Мое тело — остаток. Готовый раствориться в пустоте кровоточащий огрызок. Я — почти познавшая Плерому София; но низвергнутая Эонами в пучину бесконечной темноты хаоса. Не найти мне своего Энфимисиса, своего Ахамота, своего Помышления. Не познавать мне больше Чистоты, дарованного мне знания parallaxis*.
Гул миллионов пар крыльев, сотканных из слюны Иалдабаофа. Хоботки мух под их фасетчатыми глазами липки от моей крови. Мухи медленно пожирают мое тело, погружая в него свои хоботки. Мухи останавливаются лишь для того, чтобы переварить мою плоть. В дрожащих брюшках мух куски моего тела, моя теплота. Мое тело насыщает мух.

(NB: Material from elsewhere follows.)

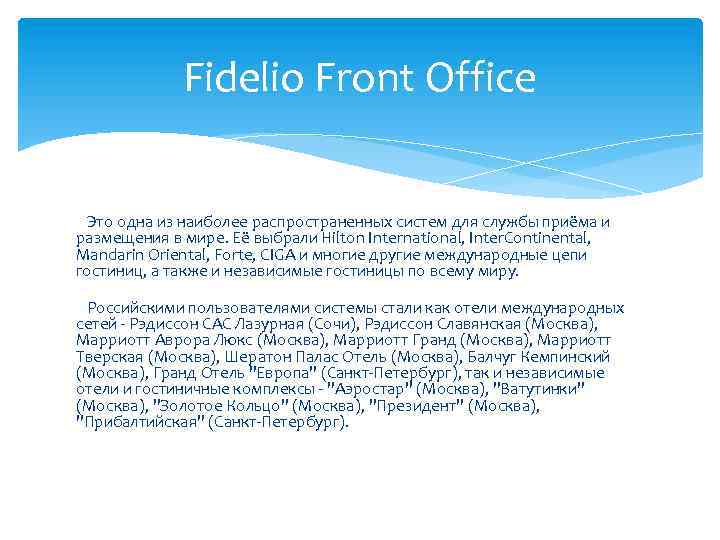 Fidelio Front Office

Это одна из наиболее распространенных систем для службы приёма и размещения в мире. Её выбрали Hilton International, InterContinental, Mandarin Oriental, Forte, CIGA и многие другие международные цепи гостиниц, а также и независимые гостиницы по всему миру.

Российскими пользователями системы стали как отели международных сетей - Рэдиссон САС Лазурная (Сочи), Рэдиссон Славянская (Москва), Марриотт Аврора Люкс (Москва), Марриотт Гранд (Москва), Марриотт Тверская (Москва), Шератон Палас Отель (Москва), Балчуг Кемпинский (Москва), Гранд Отель "Европа" (Санкт-Петербург), так и независимые отели и гостиничные комплексы - "Аэростар" (Москва), "Ватутинки" (Москва), "Золотое Кольцо" (Москва), "Президент" (Москва), "Прибалтийская" (Санкт-Петербург).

Наступившая слепота. Давно ушедшая боль. Даже боли нет места в моем теле. Я слышу, как прекращается дрожь мушиных брюшек; сигнал неотвратимого приближения к грани. И я готова к этому.
Крещендо зубьев замка двери. Глубокий выдох затхлого воздуха, который иногда просачивался вместе с приходами щупальцев Подглядывающего. И неожиданный, сметающий все на своем пути страх: более сильный, более разрушающий; даже более сильный и разрушающий, чем пришедший с Мухами. «Они», Подглядывающие. «Они» приближаются ко мне, давя на своем пути жирные туловища Мух. Огрызок моего тела в их власти: «они» накидывают на меня бесконечно тяжелую сеть. Под взором миллионов фасетчатых глаз, огрызок моего тела волокут в наэлектризованную — чуждую мне — существенность. В другую материю. Я знаю: «они» явление Ничего, у которого нет названия и нет пределов. И назовут мое имя в беспределье Ничего.

Сноски
* Tempora mutantur, et nos mutamur in illis — Времена меняются, и мы меняемся с ними (лат.)